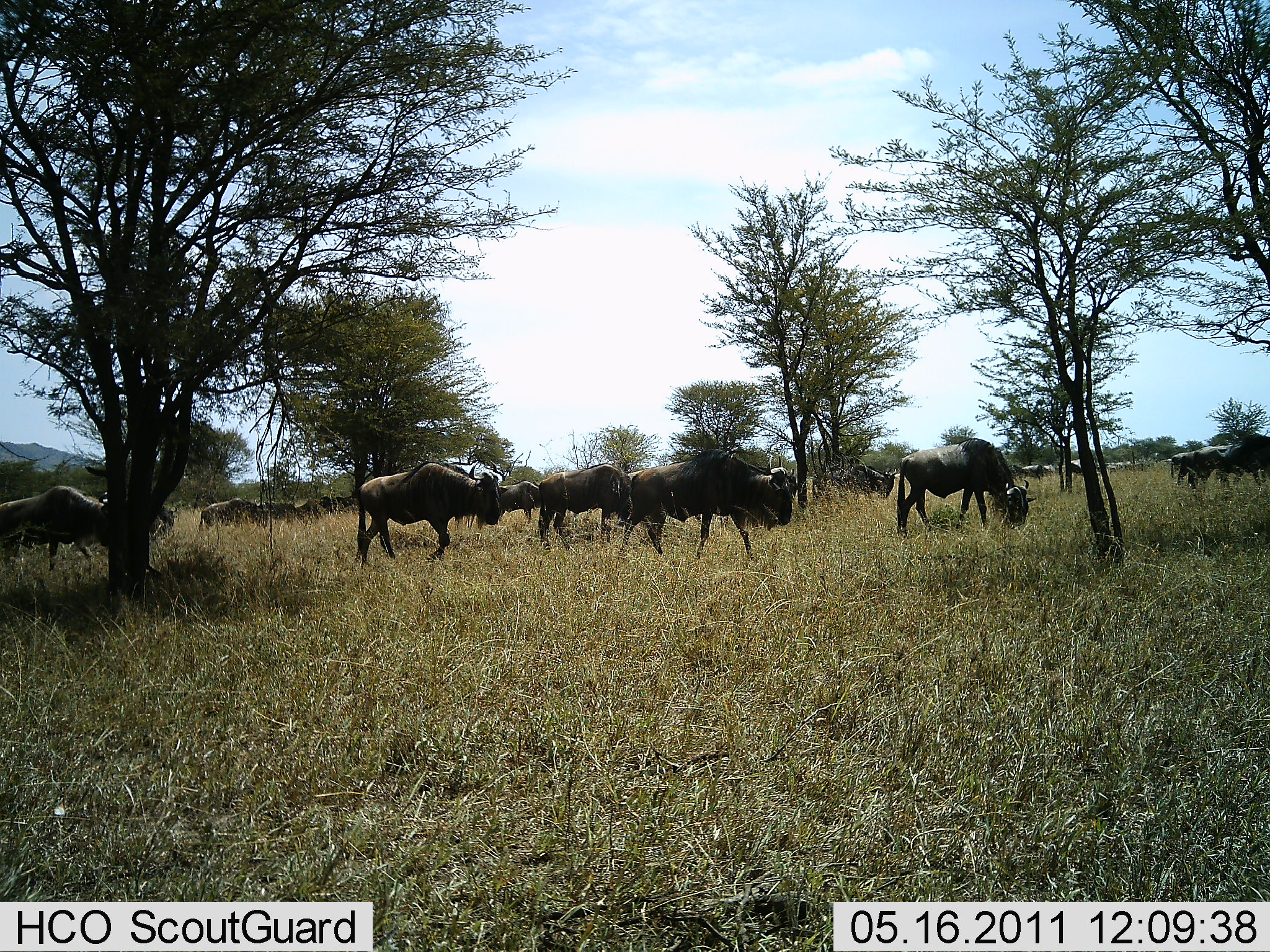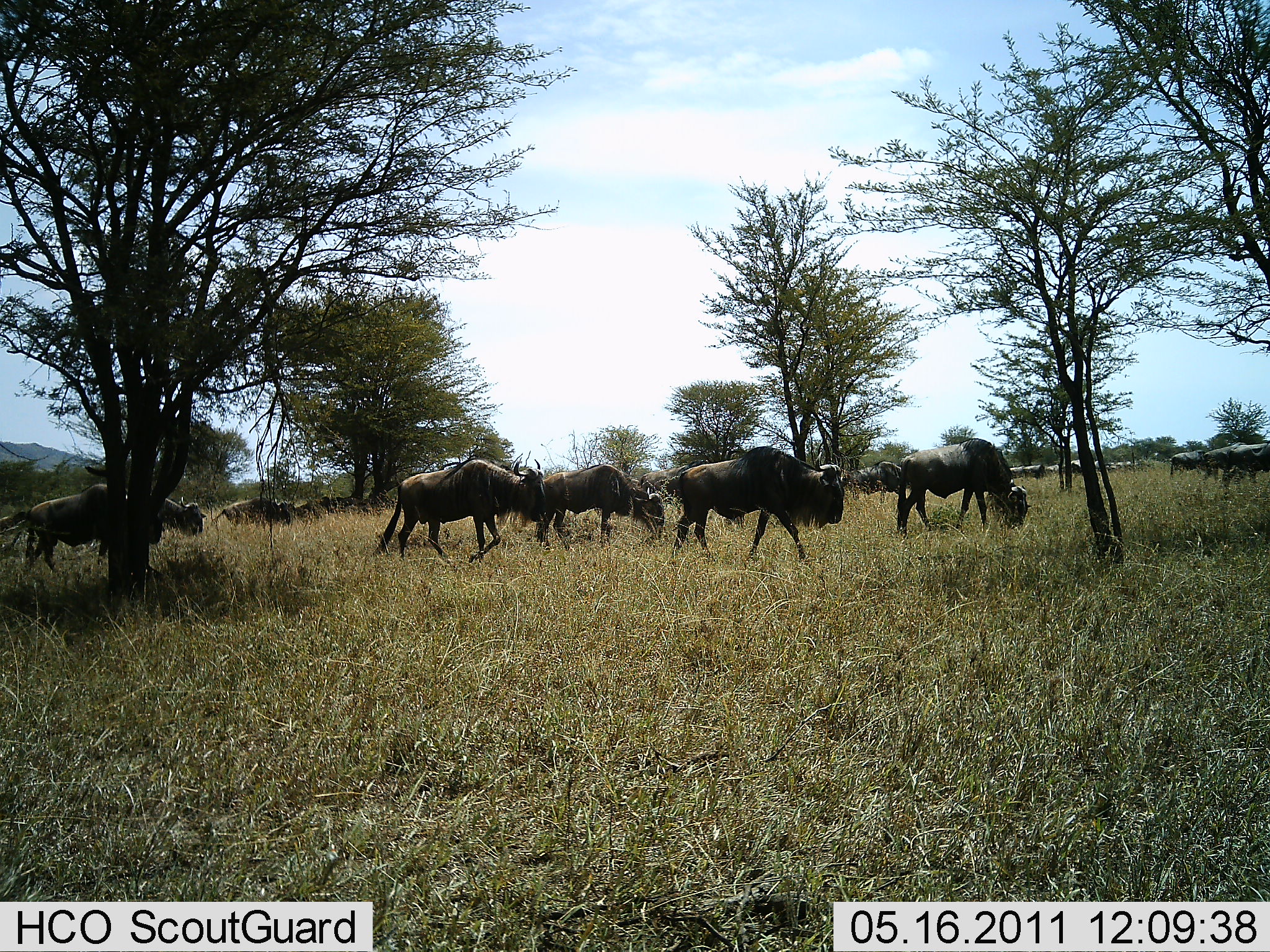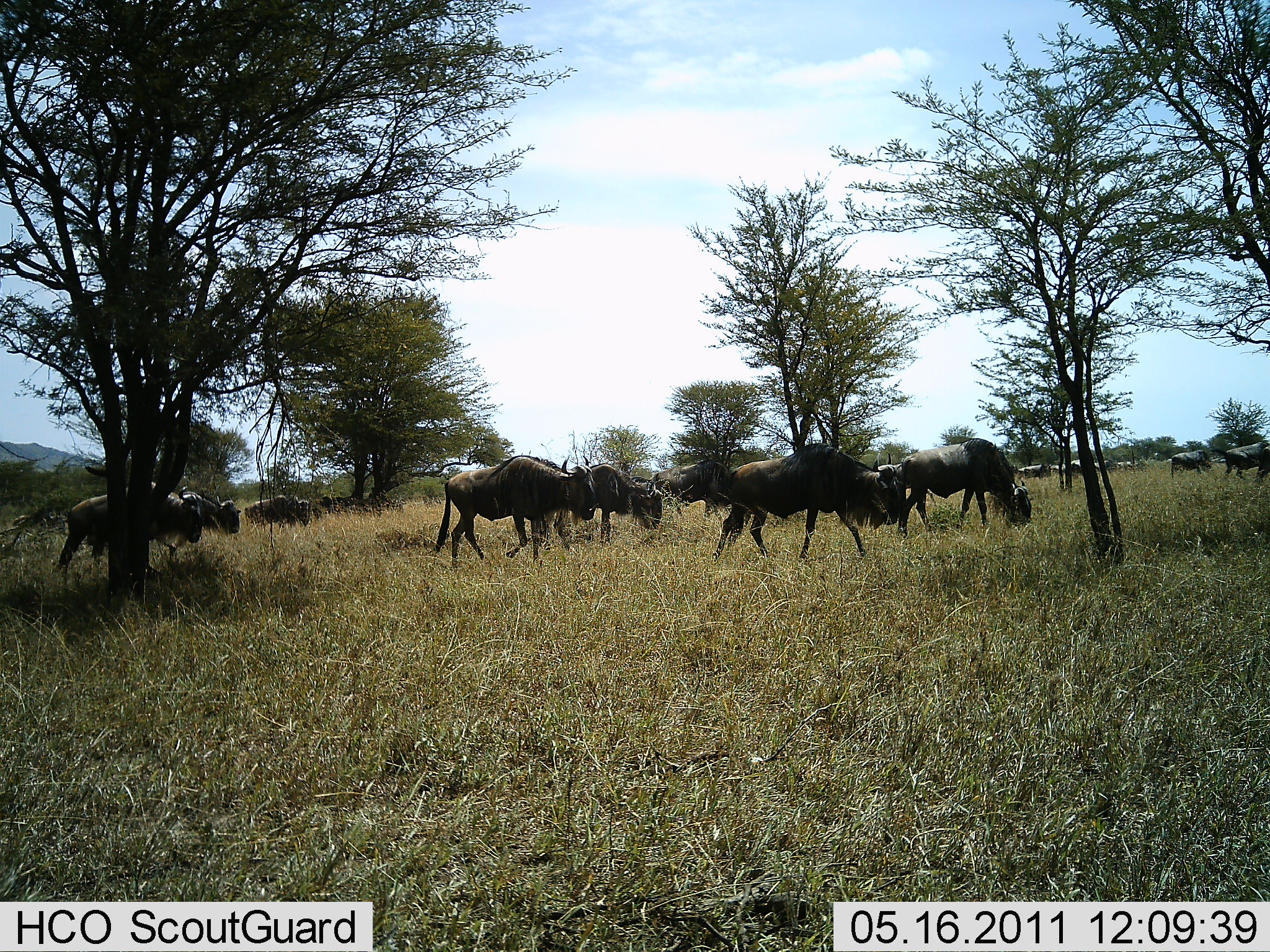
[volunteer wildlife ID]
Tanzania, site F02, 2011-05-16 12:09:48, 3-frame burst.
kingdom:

* **Exercise aim**
All of the data should be returned word for word, with each picture left out.

* **Solution for this problem**
[volunteer wildlife ID]
Tanzania, site F02, 2011-05-16 12:09:48, 3-frame burst.
kingdom:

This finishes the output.